The Genius of Soul delivers a "Strong Love Affair" on latest album

By Nicky Baxter

They call him the "Genius of Soul." Ray Charles, the man who singlehandedly hijacked gospel from the clutches of the black church and made it accessible to the secular world, is without question one of a small handful of supersignificant players in the evolution of popular music. It's been said before, but in this case it is plain fact: Any attempt to pigeonhole "Brother Ray" fails to gauge the musician's immense and far-reaching impact.

Charles started his 40-year-long career riding Charles Brown's and Nat Cole's jock; back then, in the late 1940s, the Georgia native aped suave balladeer Cole to near-perfection, toiling behind the piano and cooing sweet nothings to his budding coterie of fans.

By the time "Mess Around" was released (circa 1953), the pianist, singer, arranger and composer was already a regular hitmaker. Plus, he was starting to vastly his expand his scope to encompass boogie-woogie, hard-swinging jazz and, of course, then-unnamed soul music. In the early 1960s, he even initiated a love affair with C&W.

Although Charles' newest album, Strong Love Affair (Warner Bros.), doesn't feature any country numbers, it can nevertheless be considered an off-the-cuff encyclopedia of soul, big-band jazz and balladeering. His jazz soul is represented on tracks like "All She Wants to Do Is Love Me" and "Tell Me What You Want Me to Do," both of which are up-to-the-nanosecond modern but incontestably Ray­like rompers. These unabashedly extroverted numbers are tempered by similarly contemporary slow-burning tunes like "Angelina."

There is nothing on Strong Love Affair that breaks new ground. Such expectations are unrealistic--silly, really. The bottom line is that even post-peak Ray Charles kicks the shuck out of today's smartly appointed but faux soul boys and girls.

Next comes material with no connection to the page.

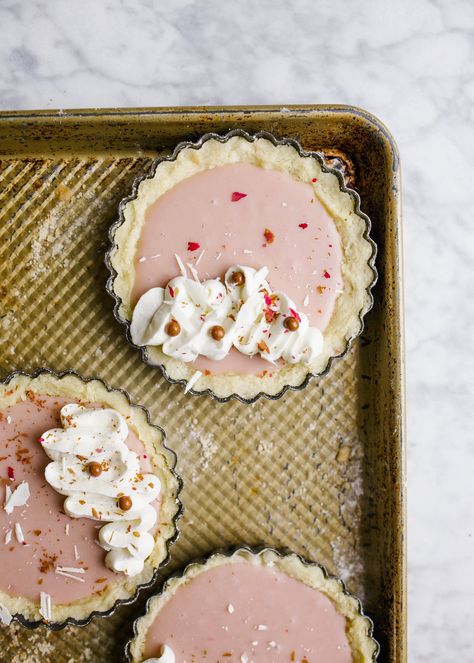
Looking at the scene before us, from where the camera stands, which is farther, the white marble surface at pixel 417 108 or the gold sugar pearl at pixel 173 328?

"Say No More" is an excellent illustration of how a ballad ought to be sung. In lesser hands, the tune would sink in a wash of semibathetic orchestral maneuvers. But Charles knows precisely how to squeeze every ounce of genuine emotion from such a song. His voice, still a magnificent instrument after all these years, aches with anguish, guilt and remorse. The King of Pain? Charles is its very paragon. Indeed, the emotional pull of "Say No More" is not unlike that of Billie Holiday's troubled blues.